Trump spoke to Ravid for the reporter’s new Hebrew-language book, “Trump’s Peace,” about the Abraham Accords last year, the normalization deals between Israel and the United Arab Emirates, followed by Bahrain, Sudan, and Morroco, brokered with the help of the Trump administration.

In previous broadcast excerpts from the two taped interviews Ravid conducted with Trump, the former president savaged ex-prime minister Benjamin Netanyahu for congratulating Joe Biden on winning the presidency last November — “I haven’t spoken to him since. Fuck him,” Trump said — and said Netanyahu never wanted to make peace.

Then-US president Donald Trump (right) with then-prime minister Benjamin Netanyahu prior to Trump’s departure to Rome at the Ben Gurion International Airport in Tel Aviv, on May 23, 2017. (Kobi Gideon/GPO via Flash90)

Trump has a record of making incendiary comments about US Jews and Israel. He has previously made similar remarks to those revealed in the recordings, drawing criticism for insinuating that American Jews should base their political decisions solely on the Israel issue. Speaking to US Jews, he has also referred to Israel as “your country.”

While many US Jews are generally supportive of Israel, they have consistently rejected accusations of dual loyalty toward the Jewish state, typically seen as an antisemitic canard.

Trump has also drawn rebuke for saying that Jews who vote Democrat are “disloyal.”

Over the past decade, Jewish voters have shown stability in their partisanship, according to data from Pew Research Center. Jewish voters identify with or lean toward the Democratic Party over the Republican Party by a roughly 2:1 ratio.

“It’s sad that once again we have to restate this point, but the vast majority of American Jews support and have some type of connection to Israel, regardless of which political candidate they vote for,” Greenblatt said.

Jews make up only a small portion of the national electorate, but in places like Florida, they can represent a crucial piece of the swing state electoral puzzle. Historically, American Jews have voted heavily Democratic.

No national exit polls on the Jewish vote were published after the 2020 election.
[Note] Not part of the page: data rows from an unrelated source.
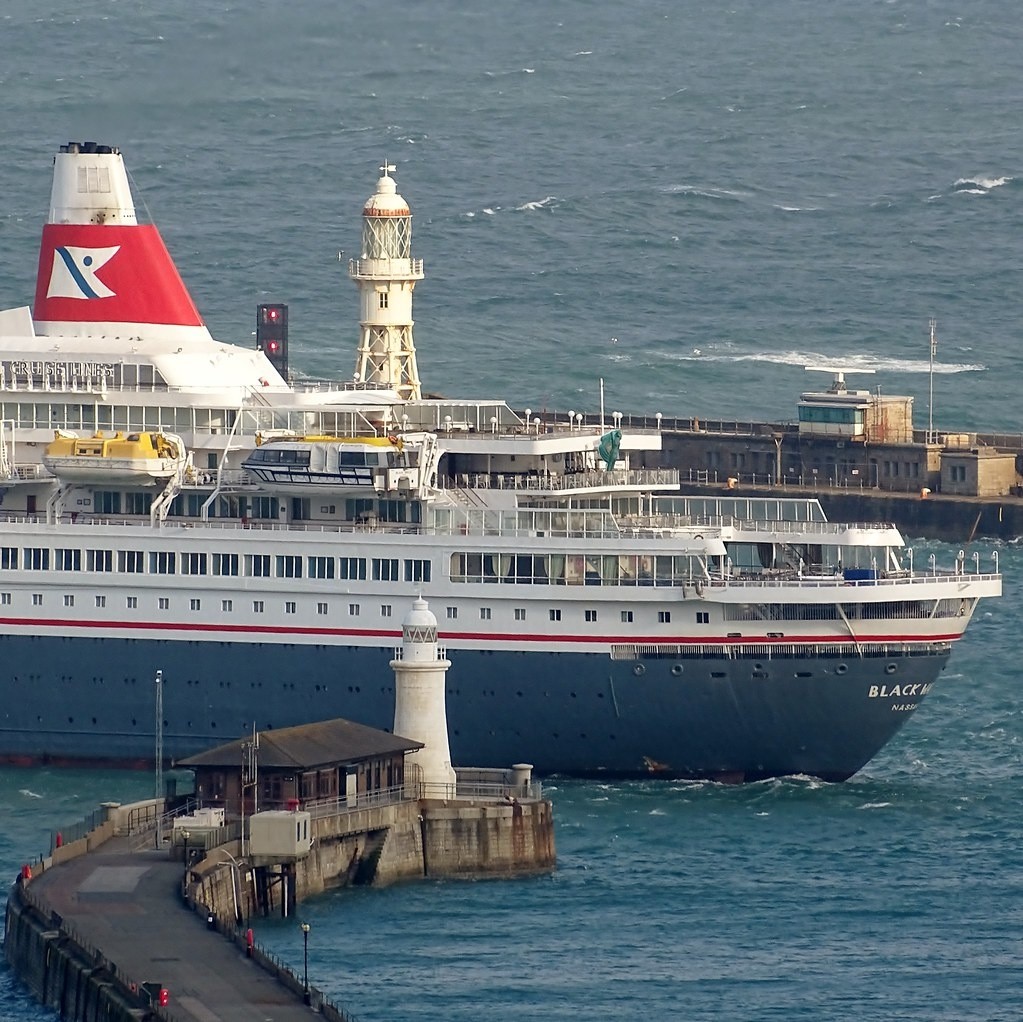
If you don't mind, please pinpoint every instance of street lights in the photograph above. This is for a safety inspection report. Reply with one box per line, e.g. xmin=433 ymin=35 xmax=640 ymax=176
xmin=155 ymin=670 xmax=163 ymax=798
xmin=182 ymin=830 xmax=189 ymax=874
xmin=301 ymin=921 xmax=313 ymax=1006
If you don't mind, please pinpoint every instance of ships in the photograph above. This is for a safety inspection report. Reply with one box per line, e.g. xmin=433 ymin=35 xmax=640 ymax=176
xmin=0 ymin=139 xmax=1004 ymax=785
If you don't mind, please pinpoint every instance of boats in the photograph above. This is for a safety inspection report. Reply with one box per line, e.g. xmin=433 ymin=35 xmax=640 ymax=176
xmin=43 ymin=430 xmax=194 ymax=486
xmin=240 ymin=436 xmax=420 ymax=500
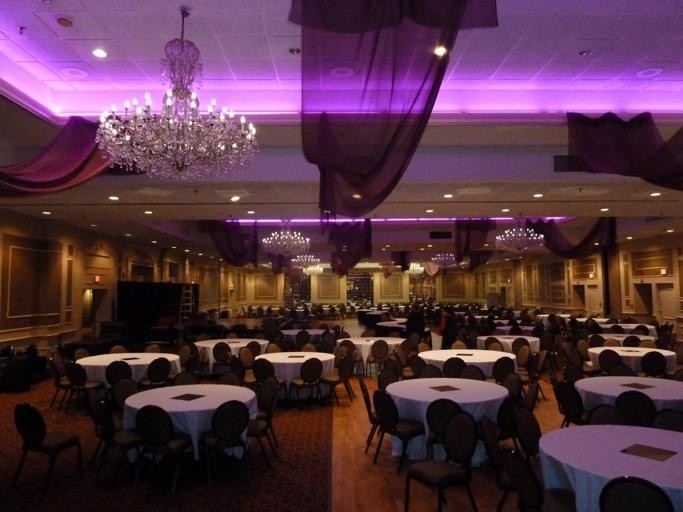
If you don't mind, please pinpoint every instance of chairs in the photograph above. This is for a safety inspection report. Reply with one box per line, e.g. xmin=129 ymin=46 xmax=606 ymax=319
xmin=558 ymin=337 xmax=582 ymax=368
xmin=320 ymin=353 xmax=353 ymax=406
xmin=139 ymin=358 xmax=168 ymax=387
xmin=484 ymin=337 xmax=497 ymax=346
xmin=491 ymin=357 xmax=515 ymax=386
xmin=218 ymin=373 xmax=241 ymax=386
xmin=310 ymin=334 xmax=321 ymax=348
xmin=253 ymin=359 xmax=287 ymax=413
xmin=633 ymin=325 xmax=649 ymax=335
xmin=319 ymin=324 xmax=329 ymax=330
xmin=614 ymin=391 xmax=656 ymax=427
xmin=604 ymin=338 xmax=621 ymax=346
xmin=496 ymin=451 xmax=545 ymax=512
xmin=419 ymin=365 xmax=442 ymax=377
xmin=365 ymin=341 xmax=389 ymax=379
xmin=430 ymin=329 xmax=443 ymax=349
xmin=508 ymin=380 xmax=538 ymax=461
xmin=656 ymin=337 xmax=675 ymax=351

A poll commissioned by the Republican Jewish Coalition found that 30.5 percent of Jewish voters voted for the Republican incumbent Donald Trump nationally, compared to 60.6% for the Democratic challenger Joe Biden.

Meanwhile, a poll commissioned by the liberal group J Street found that 77% of Jewish Americans voted for Biden and only 21% for Trump.

In 2016, Pew found that Hillary Clinton won 71% of the Jewish vote to Trump’s 25%. In 2012, the numbers were slightly higher for the Republican candidate: Barack Obama won 69% of the Jewish vote, while Mitt Romney won 30%.